Border restrictions which are part of the response to the pandemic in Japan have deterred most tourists from visiting the country. So, an airline takes an unusual approach to generating revenue by offering extreme discounts on domestic flights.

Peach Aviation said it will sell 150 unlimited passes to passengers 12 and older with valid photo ID giving one month of access to the 33 domestic flights of the low-cost company. He said he was speaking specifically to digital nomads in Japan who work remotely and seek “workstations” in places they haven’t been after months of coronavirus-related travel restrictions.

On Tuesday, the first 30 buyers could purchase a pass for as low as $ 173. (By comparison, a 21-day Japan Rail Pass costs $ 583.) For an additional $ 87, they could reserve their seats and bring a checked bag. Fares for the remaining 120 passes would cost an additional $ 87.

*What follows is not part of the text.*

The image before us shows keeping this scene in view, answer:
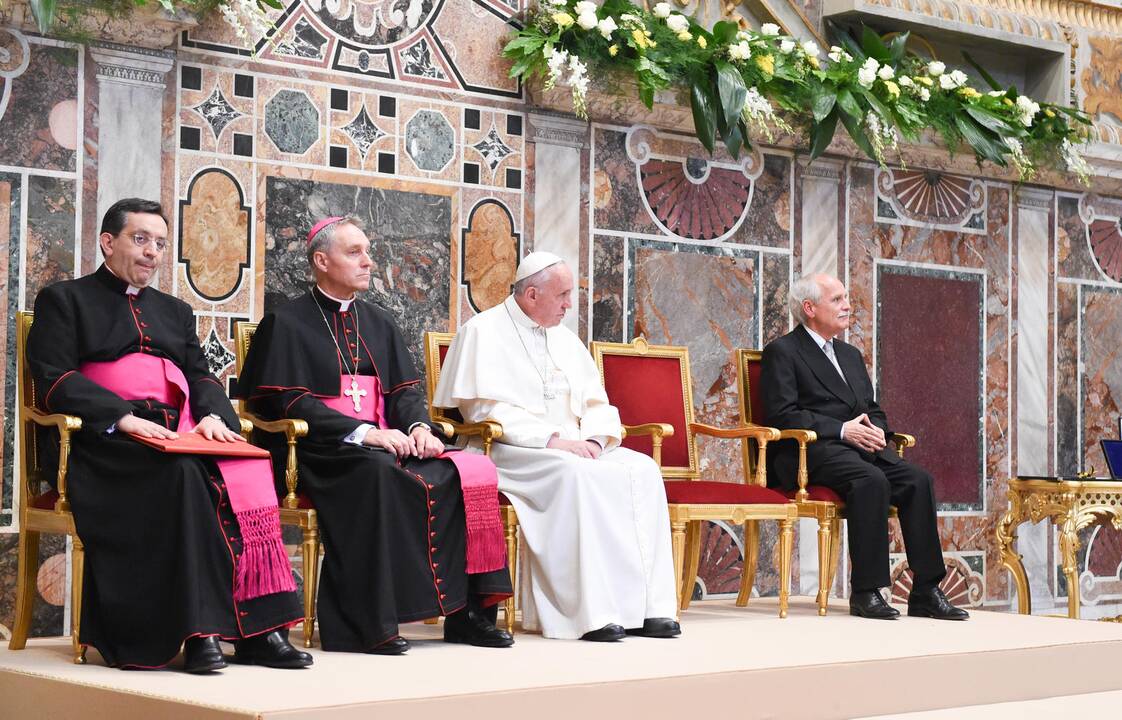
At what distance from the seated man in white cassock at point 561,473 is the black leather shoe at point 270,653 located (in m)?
1.11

The airline is hoping to tap a demand for domestic flights after restrictions bring most planes to a standstill.

“There have been signs of a recovery in passenger demand, a trend that is expected to increase as vaccinations progress,” the airline said in a statement in August.

Low-cost airlines in South Korea, which are also trying to boost demand for domestic flights, have offered equally high discounted tickets. At least one airline sells something there other than a seat on an airplane.

South Korean low-cost carrier T’way Air has sought new sources of income by selling its bacon and tomato spaghetti, burger steak over rice and other in-flight meals to customers on the ground.

Its microwave-safe dishes are designed to “remind customers of the happiness and excitement they feel when traveling by plane,” the ads on Coupang, the country’s largest online shopping site, said. where meals are offered.

The travel industry in both countries is still a long way from regaining its pre-pandemic activity levels. Affiliates of ANA Holdings, including Peach Aviation and other airlines, said they carried 1.35 million passengers on domestic flights in July, about a third of the number of passengers in the same month in 2019.

In South Korea, Incheon Airport said it served 5.4 million passengers for domestic travel in September, just 40% of the number of domestic passengers who flew in September 2019.